Okay so here's the scineros:
a) Start as a Monoarchy or Dictatorship. As the system grows the monoarch or dicator will gradually start delegating tasks and decision making to those he assigns simply because there are too many decisions or tasks or simply wants a break. In turn those will start to specialize and become essential to the functioning of the government and will at some point challenge the leader. This then is the begining of the Oligarchy. Oligarchy doesn't say that all the few share the power equally, only that a few control the majority of it.

b) Start at a Democracy/Republic. Either everybody elects a leader or votes on every issue. Eventually people get sick of this and will elect representatives to make those decisions for them. Eventually those representatives can institutionalize themselves though the appathy of the people. And an Oligarchy is born.

Whats facinating to me isn't the nature of people, its how it even occurs in machines and networks. My best guess is its only related for our natural tendancies as engineers of these systems to put them in a hierarchy. And in general as systems get larger our ablity to create the master computer is limited to our technology we end up reverting to several imply massive computers to manage the rest of the system. Each of those is specalized to due certain tasks. While not quite to the point of making network changing decisions (some systems are very close to being able to detect intrusions and self heal the last time I checked) because we have not given them that sort of programing. I would have no doubt in time that we could have at least moderate AIs running our large computer systems.

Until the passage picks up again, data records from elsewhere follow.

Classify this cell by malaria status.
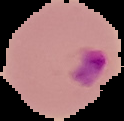
Parasitized.

image type = segmented cell region on a black background
image size = 124×121 pixels
preparation = thin blood film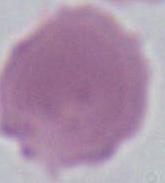
Summary:
  - Magnification: 1000x
  - Modality: photomicrograph
  - Identification: erythrocyteLocate every blood parasite and identify its species.
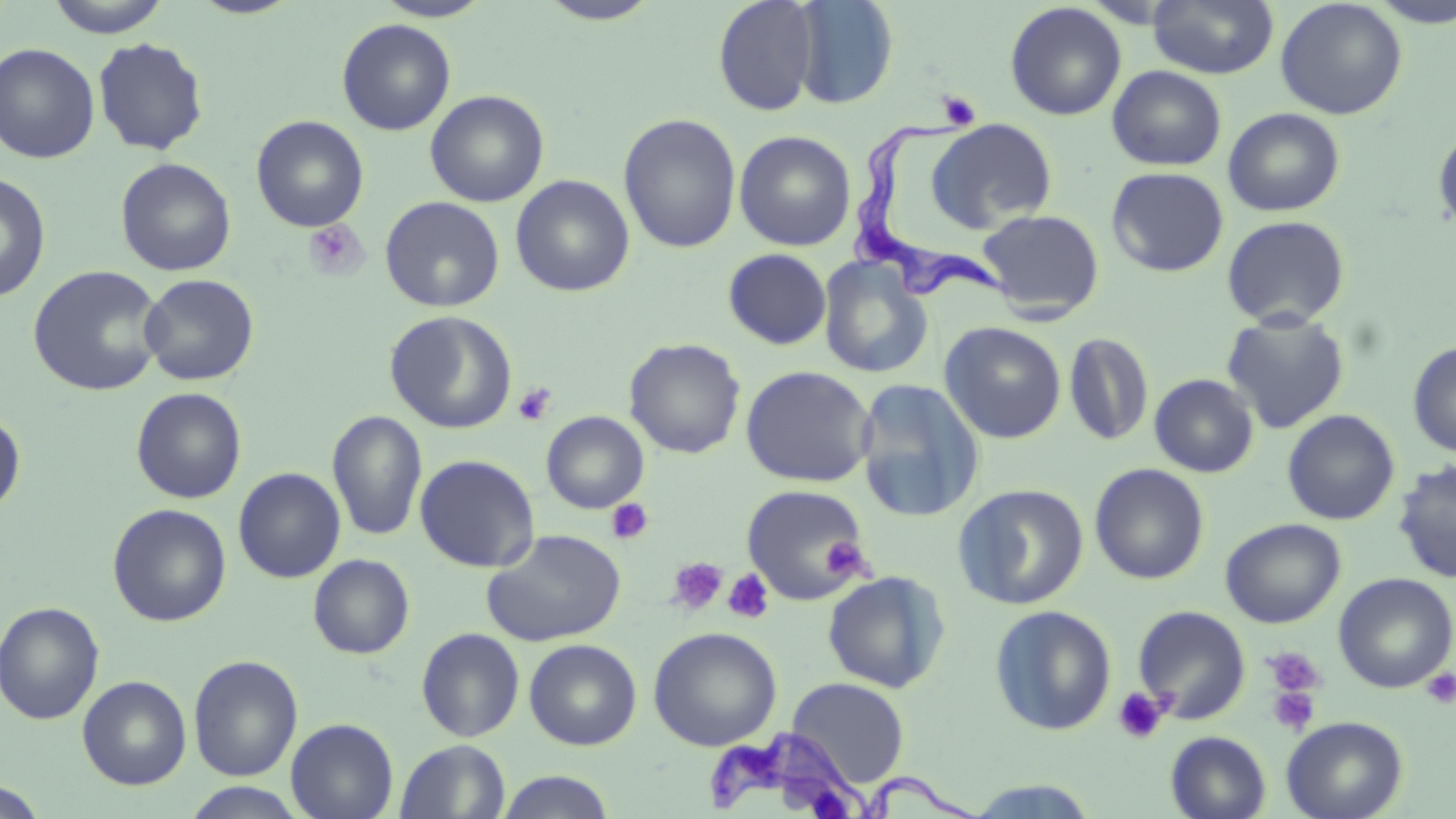
Approximate bounding boxes as [x1, y1, x2, y2] in pixels.
Trypanosoma brucei: [854, 116, 1014, 306], [707, 726, 970, 818].
No Plasmodium falciparum, Plasmodium ovale, Plasmodium malariae, Plasmodium vivax, or Babesia divergens observed.

Summary:
  - Uninfected red blood cell locations: [45, 0, 171, 37], [188, 0, 304, 19], [374, 0, 494, 21], [535, 0, 664, 25], [712, 0, 821, 115], [792, 0, 898, 110], [1147, 0, 1279, 79], [1275, 0, 1408, 120], [1368, 0, 1456, 28], [1005, 2, 1127, 121], [337, 18, 456, 135], [93, 37, 209, 156], [0, 42, 100, 163], [1107, 65, 1226, 171], [425, 90, 549, 207], [1223, 107, 1346, 216], [618, 113, 742, 253], [251, 115, 370, 232], [927, 118, 1057, 233], [1433, 126, 1456, 235], [734, 130, 857, 251], [116, 157, 236, 276], [1107, 167, 1228, 277], [0, 171, 51, 303], [511, 175, 634, 297], [379, 196, 505, 312], [977, 209, 1105, 319], [1222, 215, 1350, 328], [722, 248, 831, 350], [818, 255, 934, 379], [28, 264, 166, 397], [138, 273, 259, 386], [385, 310, 517, 433], [1220, 311, 1350, 434], [940, 321, 1067, 444], [1063, 332, 1154, 447], [624, 338, 746, 459], [1407, 341, 1456, 457], [740, 365, 876, 488], [1149, 373, 1259, 477], [854, 377, 985, 523], [131, 387, 246, 504], [0, 409, 26, 521], [1282, 409, 1400, 525], [327, 410, 427, 542], [541, 411, 649, 513], [415, 454, 540, 572], [1392, 460, 1456, 584], [1089, 463, 1210, 585], [233, 467, 346, 583], [740, 484, 872, 604], [952, 484, 1089, 610], [107, 503, 232, 627], [1220, 518, 1345, 628], [482, 529, 627, 647], [308, 554, 415, 659], [822, 571, 951, 693], [1334, 573, 1456, 693], [0, 601, 104, 725], [989, 605, 1117, 736], [1132, 605, 1251, 724], [648, 626, 782, 751], [416, 627, 525, 742], [524, 638, 642, 750], [188, 655, 303, 782], [77, 675, 192, 790], [787, 677, 910, 786], [1281, 716, 1408, 819], [286, 718, 398, 819], [1166, 731, 1271, 819], [395, 739, 511, 818], [496, 770, 617, 819], [0, 779, 48, 818], [958, 779, 1105, 818], [180, 782, 311, 819]
  - Platelet locations: [937, 90, 981, 130], [303, 219, 369, 281], [514, 383, 556, 426], [605, 498, 654, 546], [821, 537, 869, 577], [667, 556, 728, 615], [722, 569, 775, 625], [1262, 646, 1327, 701], [1420, 667, 1456, 709], [1266, 684, 1321, 736], [1112, 687, 1168, 745]
  - Slide-level diagnosis: Trypanosoma brucei
  - Image size: 1456×819 pixels
  - Field of view: single
  - Magnification: 1000x
  - Stain: May-Grünwald-Giemsa
  - Modality: light microscopy
  - Preparation: thin blood smear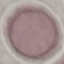 Malaria status: uninfected. Thin smear of blood. Giemsa stain. Cell patch, automatically extracted from a larger field of view and resized to 64 × 64 pixels. Photographed with a smartphone camera at the microscope eyepiece.Report the malaria status of this cell.
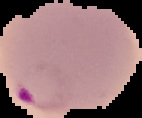
Parasitized.

image type = segmented cell region on a black background
preparation = thin blood smear
image size = 142×118 pixelsState the blood parasite species.
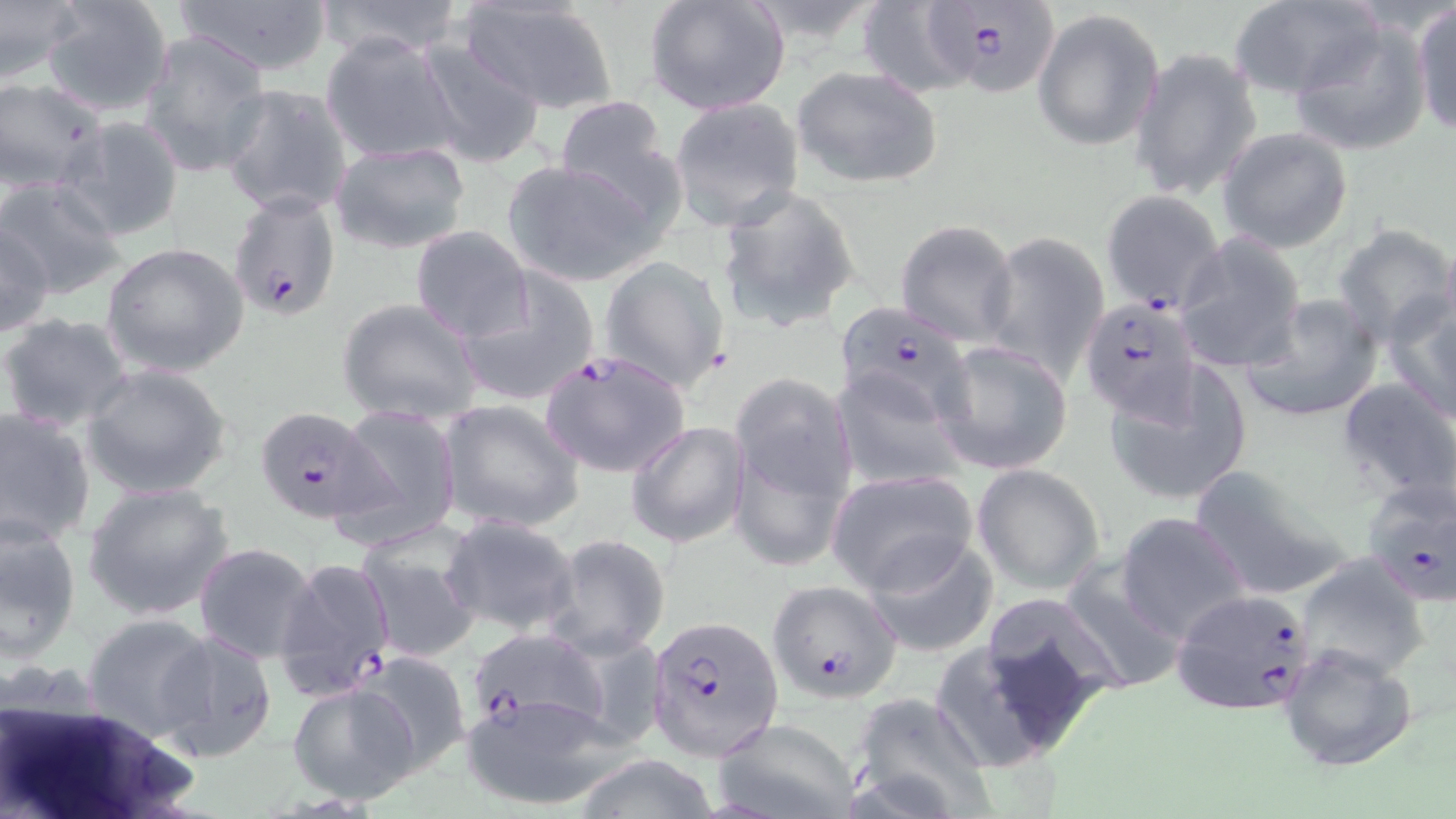
Plasmodium falciparum.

Of course the peer2peer and distributed processing movements could end up changing the hierarchical approach so we just to wait until we have more decision making ablities built into computers.

Editors note:
I bet you could make this a Ph.D. thesis. First develop two computer only models. The basis of these models are computers need to make "important" decisions or simply calculations. Give the programs on these computers the ability to know what the performance of the others in the group are. Allow each one to decide to do the decisions themselves or allow them to delegate the task. First start with a small group of equal performing computers. Then start inserting more powerful computers and less powerful ones. See if they move to an Oligarchy. Then try the other massive computer first making all the "decisions" and start adding smaller computers it can chose to delegate to, then add even less powerful ones.